Kroger has bigger plans for Franklin

If you’ve ever circled the parking lot at the Franklin Kroger store looking for a space — any space — you will understand: the grocer says it needs bigger digs.

Not just more parking, but a bigger store, three times bigger in fact. The new Kroger, to be built behind Bob Evans on U.S. 31 in Franklin, also could sell home goods, clothing and have a coffee shop or full buffett.

The grocery store has been at U.S. 31 and Westview Drive for decades. But traffic on nearby roads has greatly increased, the small parking lot is often jammed to capacity and the store is swamped with shoppers on weekends, Mayor Joe McGuinness said.

So the company plans to upsize in Franklin and will bring the first Kroger Marketplace to Johnson County. The larger Marketplace stores offer other items or shops inside, such as home goods, clothing, jewelry, coffee shops or restaurants, along with the groceries people are used to finding at Kroger, McGuinness said. The larger location will compete with similar big-box stores such as the existing Walmart and a new Meijer, which is also planned for U.S. 31 at Commerce Drive.

The new 124,000-square-foot Kroger store will be built in a vacant space off Mallory Parkway and U.S. 31, surrounded by Canary Creek Cinemas to the west, Kohl’s to the south, and behind Bob Evans and the Canary Creek Shoppes strip mall. The company will buy all of the available 22 acres of land, but plans to divide it in half and put the new store on the southern half of the lot, McGuinness said. The northern portion will remain open for another development.

Kroger will move out of its current store when the new building is complete, which will creating another large commercial vacancy. The former Marsh store in Franklin has been empty since the company closed it in January 2014 and the former Marsh near Smith Valley Road in Greenwood also has been vacant for years.

Despite the empty space Kroger will leave, its new investment in Franklin is significantly larger and will provide more variety for shoppers, McGuinness said.

“It’s another unique opportunity for our community and Kroger is going to add a lot of options,” McGuinness said. “It’s a huge store.”

Representatives from Kroger could not be reached Tuesday afternoon. 

Kroger has been expanding in central Indiana recently, including launching plans earlier this month for a new store at Smokey Row Road and State Road 135 in the Center Grove area.
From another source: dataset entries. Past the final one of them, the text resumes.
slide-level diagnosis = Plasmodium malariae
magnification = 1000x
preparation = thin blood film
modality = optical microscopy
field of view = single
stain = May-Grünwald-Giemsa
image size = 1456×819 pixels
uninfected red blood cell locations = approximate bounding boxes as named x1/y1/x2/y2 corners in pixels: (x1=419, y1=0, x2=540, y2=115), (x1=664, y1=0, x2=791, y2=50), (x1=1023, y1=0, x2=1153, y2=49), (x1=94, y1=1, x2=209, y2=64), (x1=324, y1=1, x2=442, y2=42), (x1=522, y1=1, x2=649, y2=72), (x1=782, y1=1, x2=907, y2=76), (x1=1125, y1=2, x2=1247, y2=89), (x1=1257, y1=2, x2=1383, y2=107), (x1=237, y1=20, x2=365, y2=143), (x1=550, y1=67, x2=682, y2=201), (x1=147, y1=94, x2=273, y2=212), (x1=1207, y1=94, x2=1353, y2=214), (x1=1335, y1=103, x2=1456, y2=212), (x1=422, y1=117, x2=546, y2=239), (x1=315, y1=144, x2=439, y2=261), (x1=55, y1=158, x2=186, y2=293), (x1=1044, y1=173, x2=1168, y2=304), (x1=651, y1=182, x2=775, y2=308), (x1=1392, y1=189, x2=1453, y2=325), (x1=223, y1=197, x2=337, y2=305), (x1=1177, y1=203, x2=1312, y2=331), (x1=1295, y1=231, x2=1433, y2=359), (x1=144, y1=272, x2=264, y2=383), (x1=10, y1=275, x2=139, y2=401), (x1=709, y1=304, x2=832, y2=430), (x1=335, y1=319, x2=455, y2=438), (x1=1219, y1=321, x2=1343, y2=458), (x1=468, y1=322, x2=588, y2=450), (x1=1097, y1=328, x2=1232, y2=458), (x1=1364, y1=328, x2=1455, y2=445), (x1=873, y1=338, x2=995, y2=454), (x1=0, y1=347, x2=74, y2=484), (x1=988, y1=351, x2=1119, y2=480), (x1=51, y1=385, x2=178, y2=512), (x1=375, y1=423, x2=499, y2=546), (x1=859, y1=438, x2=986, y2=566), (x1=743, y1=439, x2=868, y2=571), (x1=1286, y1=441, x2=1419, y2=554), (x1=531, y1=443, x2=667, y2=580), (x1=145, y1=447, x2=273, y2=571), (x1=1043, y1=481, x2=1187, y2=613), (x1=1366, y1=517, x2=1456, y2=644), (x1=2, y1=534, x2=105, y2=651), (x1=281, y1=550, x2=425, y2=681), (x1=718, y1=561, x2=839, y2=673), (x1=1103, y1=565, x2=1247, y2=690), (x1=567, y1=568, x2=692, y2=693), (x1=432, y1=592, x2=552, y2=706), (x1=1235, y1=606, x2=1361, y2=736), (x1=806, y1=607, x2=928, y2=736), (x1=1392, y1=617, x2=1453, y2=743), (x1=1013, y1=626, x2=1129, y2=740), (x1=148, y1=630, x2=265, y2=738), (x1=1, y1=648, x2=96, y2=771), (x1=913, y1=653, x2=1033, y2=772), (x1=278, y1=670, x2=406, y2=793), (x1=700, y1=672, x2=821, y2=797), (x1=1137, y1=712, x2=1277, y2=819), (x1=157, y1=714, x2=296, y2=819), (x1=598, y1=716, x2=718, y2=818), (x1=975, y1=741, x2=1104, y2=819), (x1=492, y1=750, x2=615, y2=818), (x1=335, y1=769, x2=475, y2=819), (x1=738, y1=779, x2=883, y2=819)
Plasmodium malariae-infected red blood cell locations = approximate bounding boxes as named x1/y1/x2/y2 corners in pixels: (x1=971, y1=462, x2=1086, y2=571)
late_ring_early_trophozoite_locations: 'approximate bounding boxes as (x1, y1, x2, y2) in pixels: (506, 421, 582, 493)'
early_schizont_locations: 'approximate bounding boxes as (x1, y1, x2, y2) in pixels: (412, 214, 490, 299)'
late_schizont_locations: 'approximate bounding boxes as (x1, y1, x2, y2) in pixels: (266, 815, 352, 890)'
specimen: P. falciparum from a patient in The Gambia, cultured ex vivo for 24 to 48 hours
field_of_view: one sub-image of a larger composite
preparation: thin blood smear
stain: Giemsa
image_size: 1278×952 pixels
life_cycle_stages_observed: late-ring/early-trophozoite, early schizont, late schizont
Kroger is also constructing a new location just north of County Line Road off Emerson Avenue, and will move from its nearby location in a shopping center.

In Franklin, the current store is limited by its size and location, especially with the amount of shoppers there every day, McGuinness said. On the busiest days, shoppers going to Kroger often have to park five or six aisles away from the area in front of the store, he said. Traffic on Westview Drive makes it difficult for people to safely turn in and out of the store. City officials and police have previously called the U.S. 31 and Westview Drive intersection the most dangerous in the city due to the high number of accidents, and Kroger draws a large amount of that local traffic daily.
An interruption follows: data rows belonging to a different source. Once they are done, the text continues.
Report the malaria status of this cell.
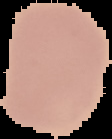

It is uninfected.

image type = segmented cell region on a black background
preparation = thin blood film
image size = 112×139 pixelsAssess for Plasmodium parasites.
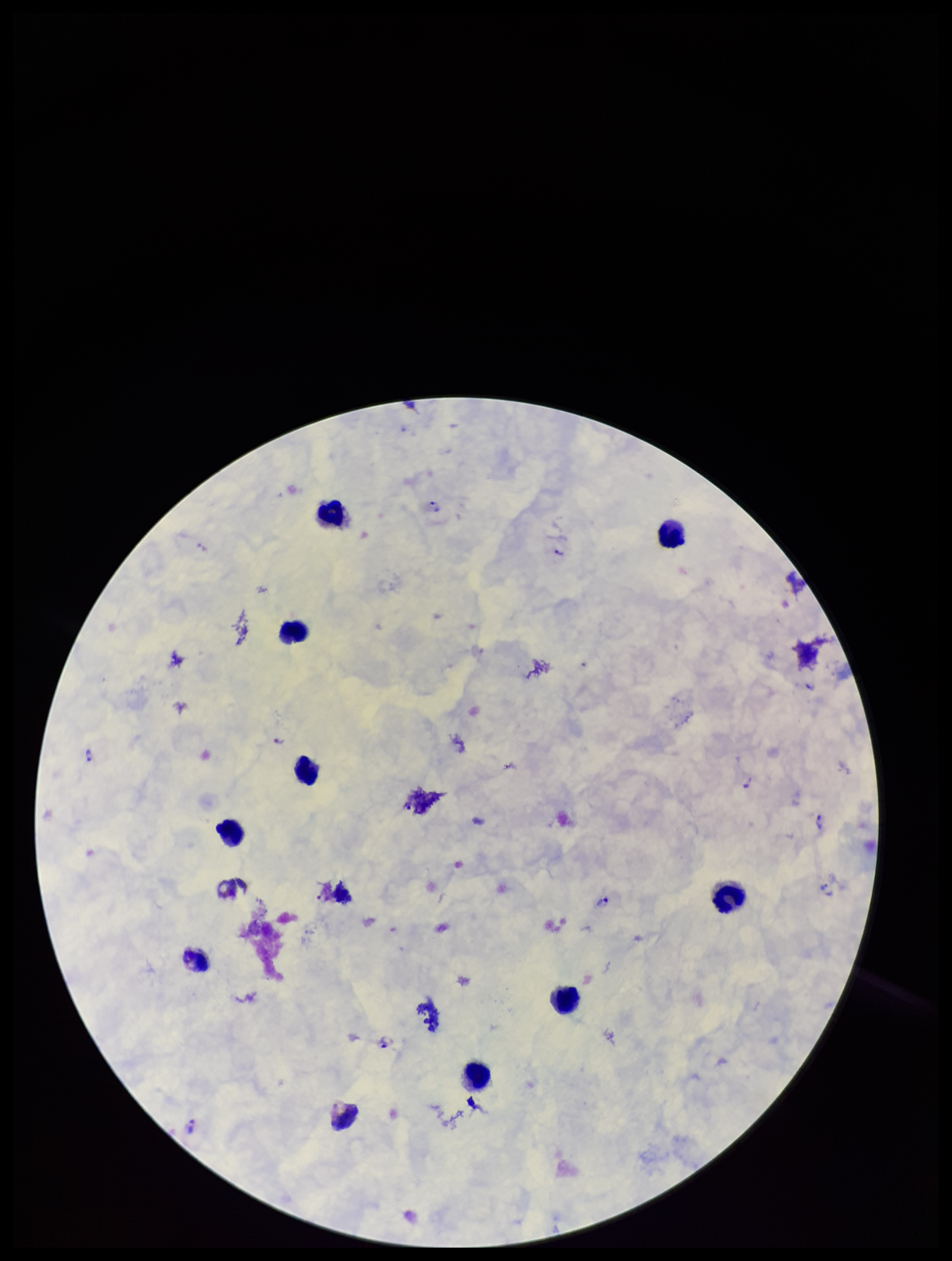
Identified.

Photographed through the microscope eyepiece with a smartphone camera. Image is 952×1261 pixels. Parasite count: 11. Single field of view. Preparation: thick blood smear. Leukocyte count: 10. Species reported for this patient: Plasmodium vivax. Giemsa stain. Patient malaria status: positive.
Kroger is planning to redraw the property lines for the 22-acre lot, so the company will need to get approval from several city boards before it’s cleared for construction. McGuinness expects those approvals could be done by the end of April. Construction on the new store will take months to complete, so the store likely won’t be open in 2015, he said.

McGuinness has wanted a grocery store on the east side to serve residents living closer to the interstate, who now have to travel 3 or 4 miles. While a store would be convenient for those residents, the differences in traffic are pulling grocery stores to U.S. 31, McGuinness said.

About 50,000 vehicles use Interstate 65 at Franklin daily, compared to 30,000 vehicles on U.S. 31. But the traffic on U.S. 31 are local residents who live or work in Franklin or nearby communities. A grocery store isn’t a destination that people are likely to pull off the interstate for, so the local corridor has the advantage, McGuinness said.

“It’s a center of attraction, it’s high traffic. A lot of car counts drive by the potential store and most of that traffic is local. When you do vehicle studies and car counts out by the interstate, not all of those are local traffic,” McGuinness said.

The city also will have to wait for someone to fill the empty store once Kroger moves to its new location. Those large commercial spaces have proven difficult to fill after a grocery store or big-box store closes because they’re typically too big for a single business to fill, unless it’s another big-box store.

McGuinness expressed his concern about the large vacancy with Kroger and the company said it will work with the strip mall owner to try to find a new tenant for the site.

“They’re going to work with (the landlord) on what’s the resolution for this building. Is there another box store that’s interested? Do you break it off into three or four different storefronts? Are they interested in selling that portion of the building?” McGuinness said.